In practice, it rarely is that simple. There can be disputes over whether the initial scope of work has really changed. There can be disputes over who is responsible when the contractor is obliged to alter his planned means and methods of construction in order to accommodate unanticipated circumstances. There can be disputes over pricing.
To speak of a change “order” smacks of owner discretion and control, but from a legal perspective the focus is usually on the contractor's rights. “A change order is a charge for work not included in a contract's scope of work.” H.E. Contracting v. Franklin Pierce College, 360 F.Supp.2d 289, 292 n.3 (D.N.H. 2005). The “change” part arises from an alteration of either the work initially designated or the means of performing it. The “order” part arises from an actual or implied directive to perform the altered task, but in the latter case “order” is a bit of a misnomer – the common terminology of change orders being “issued” by an owner or architect doesn't quite fit. An owner or architect will not issue a change “order” he doesn't agree with, yet the courts often indulge in the fiction that he has done exactly that.
Many owners attempt to protect themselves from this result with contract language specifying that no change orders are allowable unless agreed on by the owner in writing. In the H.E. Contracting case, the contract stated “No claim for extra work or cost shall be allowed unless the same was done in pursuance of the written order of the Engineer, approved by the owner.” The Court ruled that such provisions are enforceable “unless the owner has actual knowledge of the additional work and is not prejudiced by the contractor's failure to comply with the writing requirement.” Id. at 294. This suggests that if the work truly is “additional,” and the owner is paying reasonable attention to what is happening on site and does not step in to stop it, the additional work will generally be compensable even if the owner never picks up a pen. The legal principle here is familiar. Like all contract modifications, change orders must be agreed to either expressly (typically demonstrated by signing a piece of paper) or impliedly (typically shown by a direction to the contractor to perform the change under circumstances that yield a reasonable expectation of extra compensation). Resolution of change order disputes almost always boils down to a search for those circumstances, and hence for that implied consent.

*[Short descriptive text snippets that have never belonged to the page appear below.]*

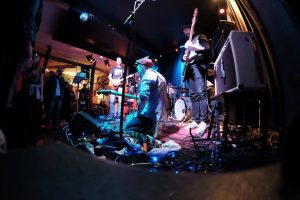 “Dag & Natt”, el nuevo álbum de Kungens Man llega a finales de Julio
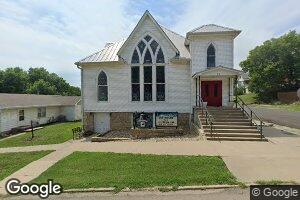 219 Lucien St, Onaga, KS 66521
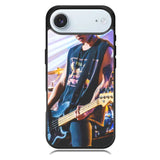 Calum Hood 5 Seconds of Summer iPhone 17 Air Case BC3004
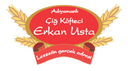 Çiğ Köfteci Erkan Usta logo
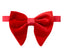 Men's Vintage Velvet Bow Tie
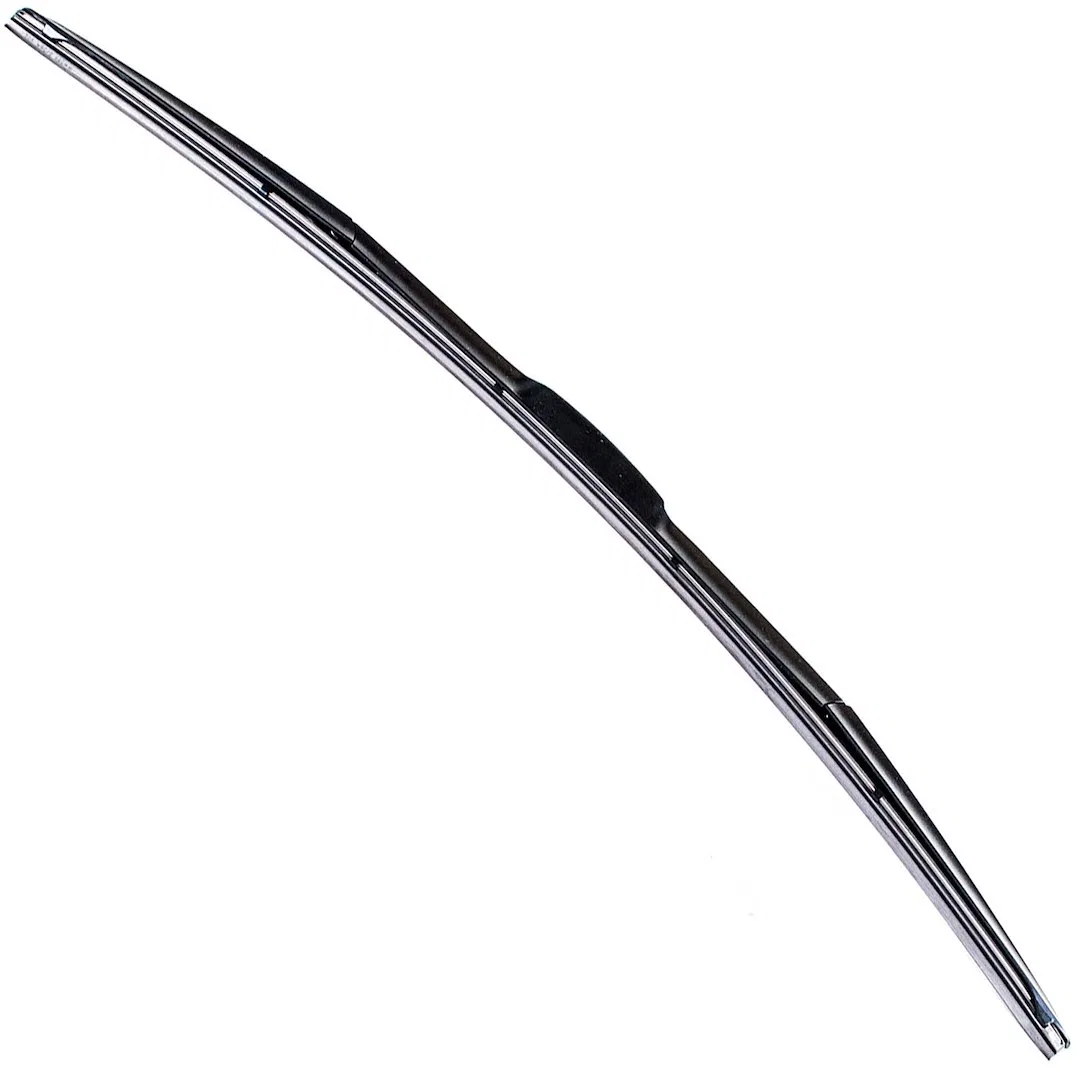 160-3126 – DENSO Windshield Wiper Blade, 26 Inch Length Single Blade Black Hybrid Metal Frame Rubber Blade 9 x 3 Hook...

This does not mean that owners are at contractors' mercy whenever there are scope changes. From the owner's perspective, if a change is to have a price tag associated with it, the owner wants to know what that price will be before blessing the change. It is common to find contract provisions for submission of a claim before the additional work is started, with an itemized breakdown of additional costs. Such provisions are enforceable. So are provisions for how change orders will be priced in the event of disagreement on the amount (e.g., unit prices stipulated in advance, or documented time and materials charges with a markup stipulated in advance). Owners are not expected to issue blank checks for extra work.
Conversely, change orders can embrace more than the raw cost of constructing the new or altered work. Suppose that an owner's indecision or change of mind causes delays to the job, leaving the contractor with extended general conditions and additional time on the job for which he seeks compensation through the change order process. More often than not, the courts will award compensation for these as well, unless specific contractual language excludes them.